La cigarrera

Cuentan crónicas medievales – Shakespeare lo ampliaría en sus tragedias  - que los grandes señores de la guerra en  Europa, solían llevar con los arcabuceros y lanceros, una idea de la batalla arrancada de un sueño enfiebrado, un submundo de personajes donde jamás faltaban titiriteros, magos, monjes, bufones, rameras escribas, músicos y buhoneros de  baja calaña.

  Y esto por una razón: Todo conflicto bélico era una puesta en escena, un gran espectáculo multicolor.

 

  Ya en el siglo XVII,  los italianos crearon una “beligerancia” musical y alguien  lo llamó “opus” (obra) cuyo plural latino es ópera, una representación dramática cantada. Y así, tomando un poco del teatro griego clásico, en el que a partir del fuerte contenido del coro ayudaba a las palabras a revestirse deformas alteradas, llegamos a los textos y partituras actuales, cuando  el “bel canto”, con las nuevas técnicas vocales y las diversas escuelas, se terminó convirtiendo en una puesta en escena asombrosa.

 

 Dicho divertimiento cortesano ha servido para llegar entre el romanticismo centroeuropeo de Wagner y Berlioz a las partituras de Georges Bizet, cuya faena más conocida y universal es “Carmen”.

 

 Bizet tejió una música arrebatadora, trágica y romántica. De no ser así, el argumento surgido de la novela de Prosper Mérímée, sería hoy un panfleto  sobre una España  pavonada de charanga. También de algún perdido olé patético tras una verónica rasgada de celos a la orilla del Guadalquivir.

Datos guardados
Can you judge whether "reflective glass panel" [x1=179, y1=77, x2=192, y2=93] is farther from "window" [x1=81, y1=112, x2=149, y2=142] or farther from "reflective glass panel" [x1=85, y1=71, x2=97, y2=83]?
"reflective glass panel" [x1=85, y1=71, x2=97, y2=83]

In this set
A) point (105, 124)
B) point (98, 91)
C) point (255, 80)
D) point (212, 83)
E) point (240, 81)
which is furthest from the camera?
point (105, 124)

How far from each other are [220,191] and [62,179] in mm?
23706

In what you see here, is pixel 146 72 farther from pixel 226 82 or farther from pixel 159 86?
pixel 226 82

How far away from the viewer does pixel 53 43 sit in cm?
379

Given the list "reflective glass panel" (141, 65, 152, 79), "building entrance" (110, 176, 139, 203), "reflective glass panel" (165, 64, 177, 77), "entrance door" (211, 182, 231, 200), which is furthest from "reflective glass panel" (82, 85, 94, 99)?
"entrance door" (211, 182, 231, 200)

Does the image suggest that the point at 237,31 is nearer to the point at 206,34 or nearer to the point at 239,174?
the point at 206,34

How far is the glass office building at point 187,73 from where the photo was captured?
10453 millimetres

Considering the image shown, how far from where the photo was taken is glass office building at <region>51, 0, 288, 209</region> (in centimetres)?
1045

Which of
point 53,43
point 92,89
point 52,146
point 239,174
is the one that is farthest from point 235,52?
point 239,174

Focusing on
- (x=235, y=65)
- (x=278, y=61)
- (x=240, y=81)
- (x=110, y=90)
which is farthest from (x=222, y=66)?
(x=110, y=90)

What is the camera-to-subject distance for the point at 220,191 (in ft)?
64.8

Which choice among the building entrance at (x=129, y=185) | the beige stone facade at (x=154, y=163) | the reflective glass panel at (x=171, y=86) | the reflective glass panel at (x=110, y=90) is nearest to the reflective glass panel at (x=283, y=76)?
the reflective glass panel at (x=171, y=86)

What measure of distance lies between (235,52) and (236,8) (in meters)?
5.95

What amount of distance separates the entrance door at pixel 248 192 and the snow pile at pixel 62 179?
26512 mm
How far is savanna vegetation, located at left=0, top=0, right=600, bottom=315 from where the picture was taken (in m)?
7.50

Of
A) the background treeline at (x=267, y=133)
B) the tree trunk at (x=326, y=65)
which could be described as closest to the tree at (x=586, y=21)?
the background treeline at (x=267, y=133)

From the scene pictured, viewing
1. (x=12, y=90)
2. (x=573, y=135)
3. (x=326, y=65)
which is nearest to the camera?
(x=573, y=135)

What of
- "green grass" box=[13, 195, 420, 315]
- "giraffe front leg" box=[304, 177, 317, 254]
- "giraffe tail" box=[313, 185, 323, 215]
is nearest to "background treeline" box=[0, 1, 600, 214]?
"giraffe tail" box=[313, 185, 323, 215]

• _TAREA_
Devuelve, por favor, copiado al pie de la letra, el pasaje del texto sobre la ópera que empieza en las palabras "Ya en el siglo" y se detiene justo después de "en escena asombrosa.".

• _SOLUCIÓN_
Ya en el siglo XVII,  los italianos crearon una “beligerancia” musical y alguien  lo llamó “opus” (obra) cuyo plural latino es ópera, una representación dramática cantada. Y así, tomando un poco del teatro griego clásico, en el que a partir del fuerte contenido del coro ayudaba a las palabras a revestirse deformas alteradas, llegamos a los textos y partituras actuales, cuando  el “bel canto”, con las nuevas técnicas vocales y las diversas escuelas, se terminó convirtiendo en una puesta en escena asombrosa.